Locate the object of type “Private” with the ID you tagged your private key with above. Note that under “Label” even public keys default to the label “Private Key” which can be confusing.

Copy off your PKCS11 URI before proceeding to the next section. Mine is:

bash

pkcs11:model=PKCS%2315%20emulated;manufacturer=www.CardContact.de;serial=DENK0103274;token=SmartCard-HSM%20%28UserPIN%29%00%00%00%00%00%00%00%00%00;id=%14;object=Private%20Key;type=private.

Create the Root CA Certificate from the private key on the HSM. This is what you will distribute to your clients.

bash

openssl req -new -x509 -days 7300 -sha256 -extensions v3_ca -engine pkcs11 -keyform engine -key " pkcs11:model=PKCS%2315%20emulated;manufacturer=www.CardContact.de;serial=DENK0103274;token=SmartCard-HSM%20%28UserPIN%29%00%00%00%00%00%00%00%00%00;id=%14;object=Private%20Key;type=private " -out /root/ca/root.crt

You will once again be prompted for your user pin. Then, you will be asked to enter information about your Root CA.

Enter Root CA Information and Pin
Root CA Information Entered

Creating your Intermediate CA:

Execute the following to prepare the files needed for the OpenSSL CA module to work:

bash

mkdir /root/ca/intermediate
cd /root/ca/intermediate
mkdir certs crl csr newcerts private
chmod 700 private
touch index.txt
echo 1000 > serial

In this directory, create an openssl.cnf file with the following contents:
This will be specified when working with your intermediate CA’s private key in OpenSSL.
Highlighted in bold are the locations of the Intermediate Certificate and key.

bash

# OpenSSL intermediate CA configuration file.
# Copy to `/root/ca/intermediate/openssl.cnf`.

[ ca ]
# `man ca`
default_ca = CA_default

[ CA_default ]
# Directory and file locations.
dir               = /root/ca/intermediate
certs             = $dir/certs
crl_dir           = $dir/crl
new_certs_dir     = $dir/newcerts
database          = $dir/index.txt
serial            = $dir/serial
RANDFILE          = $dir/private/.rand

# The root key and root certificate.
private_key       = /root/ca/intermediate/intermediate.key.pem
certificate       = /root/ca/intermediate/intermediate.cert.pem

# For certificate revocation lists.
crlnumber         = $dir/crlnumber
crl               = $dir/crl/intermediate.crl.pem
crl_extensions    = crl_ext
default_crl_days  = 30

# SHA-1 is deprecated, so use SHA-2 instead.
======
> Written task 1:
In the certificate authority walkthrough, what label do even public keys receive by default under "Label"?
> Written task 2:
Reproduce the passage of the certificate authority walkthrough that opens with the words containing "mkdir /root/ca/intermediate" and closes with "CA configuration file.".
> Written task 3:
Write the next portion of the certificate authority walkthrough, picking up after its last line.
======
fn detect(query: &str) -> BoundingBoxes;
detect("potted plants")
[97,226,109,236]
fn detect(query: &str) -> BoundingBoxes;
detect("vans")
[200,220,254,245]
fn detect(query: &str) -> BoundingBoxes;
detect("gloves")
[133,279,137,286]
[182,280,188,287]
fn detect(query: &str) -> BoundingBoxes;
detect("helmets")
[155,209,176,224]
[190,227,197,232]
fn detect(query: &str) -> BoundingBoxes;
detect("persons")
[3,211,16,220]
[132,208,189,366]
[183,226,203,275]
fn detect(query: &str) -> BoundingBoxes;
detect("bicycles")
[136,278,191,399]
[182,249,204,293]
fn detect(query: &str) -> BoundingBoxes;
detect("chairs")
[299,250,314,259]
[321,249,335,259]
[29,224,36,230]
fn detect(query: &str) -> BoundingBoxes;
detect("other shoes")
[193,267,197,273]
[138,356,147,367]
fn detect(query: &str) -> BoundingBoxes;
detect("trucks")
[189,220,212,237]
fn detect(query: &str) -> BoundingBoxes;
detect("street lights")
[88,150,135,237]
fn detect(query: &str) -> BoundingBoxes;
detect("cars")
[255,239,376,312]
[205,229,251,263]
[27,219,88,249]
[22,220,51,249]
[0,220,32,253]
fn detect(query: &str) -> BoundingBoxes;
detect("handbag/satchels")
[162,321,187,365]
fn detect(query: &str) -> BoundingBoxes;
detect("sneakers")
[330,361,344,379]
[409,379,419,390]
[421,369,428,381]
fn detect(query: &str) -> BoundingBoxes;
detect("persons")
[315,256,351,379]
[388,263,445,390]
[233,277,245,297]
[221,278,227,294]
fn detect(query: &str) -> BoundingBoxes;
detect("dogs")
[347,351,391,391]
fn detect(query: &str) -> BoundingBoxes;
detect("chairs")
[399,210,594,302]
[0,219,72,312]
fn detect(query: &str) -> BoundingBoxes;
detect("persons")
======
> Task answer 1:
"Private Key"

> Task answer 2:
mkdir /root/ca/intermediate
cd /root/ca/intermediate
mkdir certs crl csr newcerts private
chmod 700 private
touch index.txt
echo 1000 > serial

In this directory, create an openssl.cnf file with the following contents:
This will be specified when working with your intermediate CA’s private key in OpenSSL.
Highlighted in bold are the locations of the Intermediate Certificate and key.

bash

# OpenSSL intermediate CA configuration file.

> Task answer 3:
default_md        = sha256

name_opt          = ca_default
cert_opt          = ca_default
default_days      = 375
preserve          = no
policy            = policy_loose

[ policy_strict ]
# The root CA should only sign intermediate certificates that match.
# See the POLICY FORMAT section of `man ca`.
countryName             = match
stateOrProvinceName     = match
organizationName        = match
organizationalUnitName  = optional
commonName              = supplied
emailAddress            = optional

[ policy_loose ]
# Allow the intermediate CA to sign a more diverse range of certificates.
# See the POLICY FORMAT section of the `ca` man page.
countryName             = optional
stateOrProvinceName     = optional
localityName            = optional
organizationName        = optional
organizationalUnitName  = optional
commonName              = supplied
emailAddress            = optional

[ req ]
# Options for the `req` tool (`man req`).
default_bits        = 2048
distinguished_name  = req_distinguished_name
string_mask         = utf8only

# SHA-1 is deprecated, so use SHA-2 instead.
default_md          = sha256

# Extension to add when the -x509 option is used.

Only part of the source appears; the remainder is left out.